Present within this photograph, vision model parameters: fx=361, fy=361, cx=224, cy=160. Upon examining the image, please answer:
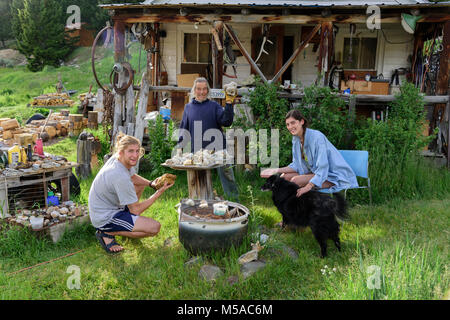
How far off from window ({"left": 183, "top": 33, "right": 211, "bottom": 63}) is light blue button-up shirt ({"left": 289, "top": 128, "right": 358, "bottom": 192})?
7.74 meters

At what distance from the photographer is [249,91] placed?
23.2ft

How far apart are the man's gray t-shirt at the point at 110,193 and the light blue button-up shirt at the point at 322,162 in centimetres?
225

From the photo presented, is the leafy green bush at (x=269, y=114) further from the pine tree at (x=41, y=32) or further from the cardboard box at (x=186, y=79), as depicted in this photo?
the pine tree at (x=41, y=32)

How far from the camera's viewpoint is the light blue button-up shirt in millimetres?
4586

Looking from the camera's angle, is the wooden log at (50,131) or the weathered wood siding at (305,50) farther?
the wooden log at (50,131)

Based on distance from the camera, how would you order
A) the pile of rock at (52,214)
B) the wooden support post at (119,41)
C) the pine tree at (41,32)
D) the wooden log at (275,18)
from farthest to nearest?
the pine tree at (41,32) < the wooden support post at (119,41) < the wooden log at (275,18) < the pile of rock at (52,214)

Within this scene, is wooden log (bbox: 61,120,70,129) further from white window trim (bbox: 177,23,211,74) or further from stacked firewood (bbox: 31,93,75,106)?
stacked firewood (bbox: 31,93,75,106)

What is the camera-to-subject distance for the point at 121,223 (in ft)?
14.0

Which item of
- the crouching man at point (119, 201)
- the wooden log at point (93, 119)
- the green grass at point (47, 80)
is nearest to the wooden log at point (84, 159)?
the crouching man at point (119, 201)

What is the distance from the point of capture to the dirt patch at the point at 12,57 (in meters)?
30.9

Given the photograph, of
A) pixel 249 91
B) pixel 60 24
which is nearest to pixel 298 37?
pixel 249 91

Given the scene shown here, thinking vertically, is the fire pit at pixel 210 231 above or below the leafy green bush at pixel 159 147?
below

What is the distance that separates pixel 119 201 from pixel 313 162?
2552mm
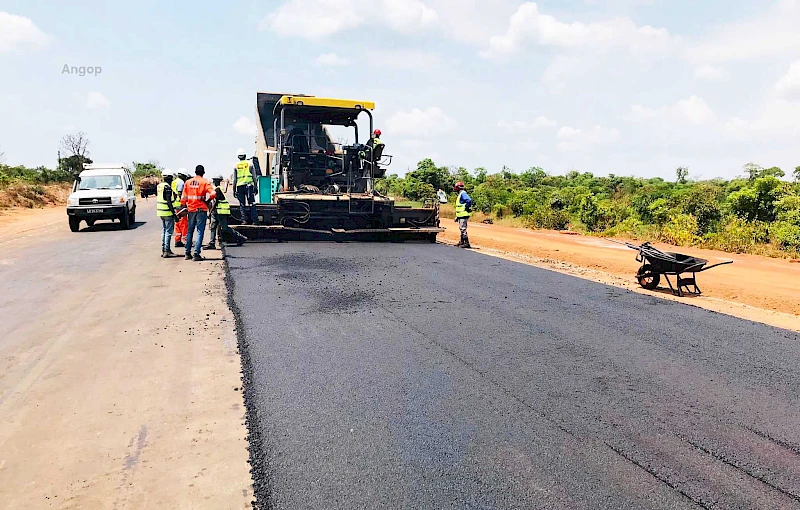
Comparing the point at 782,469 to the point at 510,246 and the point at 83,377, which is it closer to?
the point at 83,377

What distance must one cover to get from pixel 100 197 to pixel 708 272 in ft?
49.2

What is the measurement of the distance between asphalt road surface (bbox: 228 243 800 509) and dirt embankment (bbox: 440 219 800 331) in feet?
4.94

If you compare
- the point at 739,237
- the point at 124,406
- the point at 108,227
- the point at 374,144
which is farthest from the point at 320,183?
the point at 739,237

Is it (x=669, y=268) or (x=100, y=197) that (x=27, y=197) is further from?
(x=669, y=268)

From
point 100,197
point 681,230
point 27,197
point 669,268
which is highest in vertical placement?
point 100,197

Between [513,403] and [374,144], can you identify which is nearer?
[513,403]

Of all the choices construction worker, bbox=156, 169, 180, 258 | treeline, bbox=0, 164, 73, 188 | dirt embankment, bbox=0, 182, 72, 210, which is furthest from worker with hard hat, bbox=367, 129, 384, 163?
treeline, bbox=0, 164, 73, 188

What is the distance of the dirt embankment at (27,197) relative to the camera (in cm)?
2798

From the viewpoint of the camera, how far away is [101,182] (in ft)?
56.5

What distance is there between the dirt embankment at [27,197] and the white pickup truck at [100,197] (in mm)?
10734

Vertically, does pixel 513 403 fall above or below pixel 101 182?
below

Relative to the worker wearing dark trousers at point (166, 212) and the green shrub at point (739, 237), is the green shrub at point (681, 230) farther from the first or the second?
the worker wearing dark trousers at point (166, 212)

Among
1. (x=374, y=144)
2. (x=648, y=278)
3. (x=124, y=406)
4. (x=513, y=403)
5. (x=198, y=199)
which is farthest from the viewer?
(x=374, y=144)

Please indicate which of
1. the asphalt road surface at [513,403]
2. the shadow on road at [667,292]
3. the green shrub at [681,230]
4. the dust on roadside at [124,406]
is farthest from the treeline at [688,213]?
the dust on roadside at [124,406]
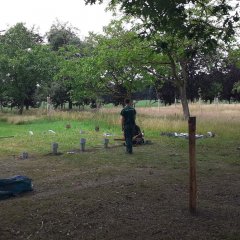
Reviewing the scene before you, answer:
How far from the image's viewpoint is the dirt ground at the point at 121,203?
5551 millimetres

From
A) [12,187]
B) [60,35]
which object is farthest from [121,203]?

Aim of the exercise ▸
Rewrite all of the lines above, changing "leafy green bush" to "leafy hedge" wherever it occurs and leaving every other word unchanged. Omit the pictures from your version.

Output below ▸
Present within this photograph, vision model parameters: fx=361, fy=361, cx=224, cy=160. Upon examining the image, please answer:
How far off from window ({"left": 183, "top": 33, "right": 211, "bottom": 63}) is light blue button-up shirt ({"left": 289, "top": 128, "right": 358, "bottom": 192})?
7.74 meters

At what distance from the photographer is [249,91] placed?
23.2ft

How far apart are the man's gray t-shirt at the point at 110,193 and the light blue button-up shirt at the point at 322,162 in centimetres?
225

From the photo presented, is the leafy hedge at (x=269, y=114) further from the pine tree at (x=41, y=32) or further from the cardboard box at (x=186, y=79), as depicted in this photo?
the pine tree at (x=41, y=32)

How far from the camera's viewpoint is the light blue button-up shirt in millimetres?
4586

Looking from the camera's angle, is the wooden log at (50,131) or the weathered wood siding at (305,50) farther?
the wooden log at (50,131)

Based on distance from the camera, how would you order
A) the pile of rock at (52,214)
B) the wooden support post at (119,41)
C) the pine tree at (41,32)
D) the wooden log at (275,18)
from farthest to nearest?
the pine tree at (41,32) < the wooden support post at (119,41) < the wooden log at (275,18) < the pile of rock at (52,214)

Within this scene, is wooden log (bbox: 61,120,70,129) further from white window trim (bbox: 177,23,211,74) or further from stacked firewood (bbox: 31,93,75,106)?
stacked firewood (bbox: 31,93,75,106)

What is the camera-to-subject distance for the point at 121,223 (in ft)?
14.0

Which item of
- the crouching man at point (119, 201)
- the wooden log at point (93, 119)
- the green grass at point (47, 80)
is nearest to the wooden log at point (84, 159)?
the crouching man at point (119, 201)

What is the distance from the point of capture to the dirt patch at the point at 12,57 (in meters)?
30.9

Given the photograph, of
A) pixel 249 91
B) pixel 60 24
which is nearest to pixel 298 37?
pixel 249 91

Given the scene shown here, thinking vertically, is the fire pit at pixel 210 231 above or below the leafy hedge at pixel 159 147?
below

What is the distance that separates pixel 119 201 from pixel 313 162?
2552mm
Comparing the point at 782,469 to the point at 510,246 and the point at 83,377, which is it closer to?
the point at 83,377

What distance must one cover to get from pixel 100 197 to pixel 708 272 in ft?
49.2

What is the measurement of the distance between asphalt road surface (bbox: 228 243 800 509) and dirt embankment (bbox: 440 219 800 331) in feet?
4.94

If you compare
- the point at 739,237
- the point at 124,406
- the point at 108,227
- the point at 374,144
which is farthest from the point at 320,183?
the point at 739,237

Is it (x=669, y=268) or (x=100, y=197) that (x=27, y=197) is further from?
(x=669, y=268)

From
point 100,197
point 681,230
point 27,197
point 669,268
which is highest in vertical placement?
point 100,197

Between [513,403] and [374,144], can you identify which is nearer?
[513,403]

Of all the choices construction worker, bbox=156, 169, 180, 258 | treeline, bbox=0, 164, 73, 188 | dirt embankment, bbox=0, 182, 72, 210, which is furthest from worker with hard hat, bbox=367, 129, 384, 163?
treeline, bbox=0, 164, 73, 188

What is the distance of the dirt embankment at (27,197) relative to the camera (in cm)?
2798

From the viewpoint of the camera, how far away is [101,182] (in ft)?
56.5

What distance is there between the dirt embankment at [27,197] and the white pickup truck at [100,197] (in mm)?
10734

Vertically, does pixel 513 403 fall above or below pixel 101 182?
below

Relative to the worker wearing dark trousers at point (166, 212) and the green shrub at point (739, 237), is the green shrub at point (681, 230) farther from the first or the second?
the worker wearing dark trousers at point (166, 212)

Among
1. (x=374, y=144)
2. (x=648, y=278)
3. (x=124, y=406)
4. (x=513, y=403)
5. (x=198, y=199)
which is farthest from the viewer?
(x=374, y=144)

Please indicate which of
1. the asphalt road surface at [513,403]
2. the shadow on road at [667,292]
3. the green shrub at [681,230]
4. the dust on roadside at [124,406]
is farthest from the treeline at [688,213]?
the dust on roadside at [124,406]
Reviewing the scene before you, answer:
How far from the image's viewpoint is the dirt ground at the point at 121,203?
5551 millimetres

From
A) [12,187]
B) [60,35]
which object is farthest from [121,203]?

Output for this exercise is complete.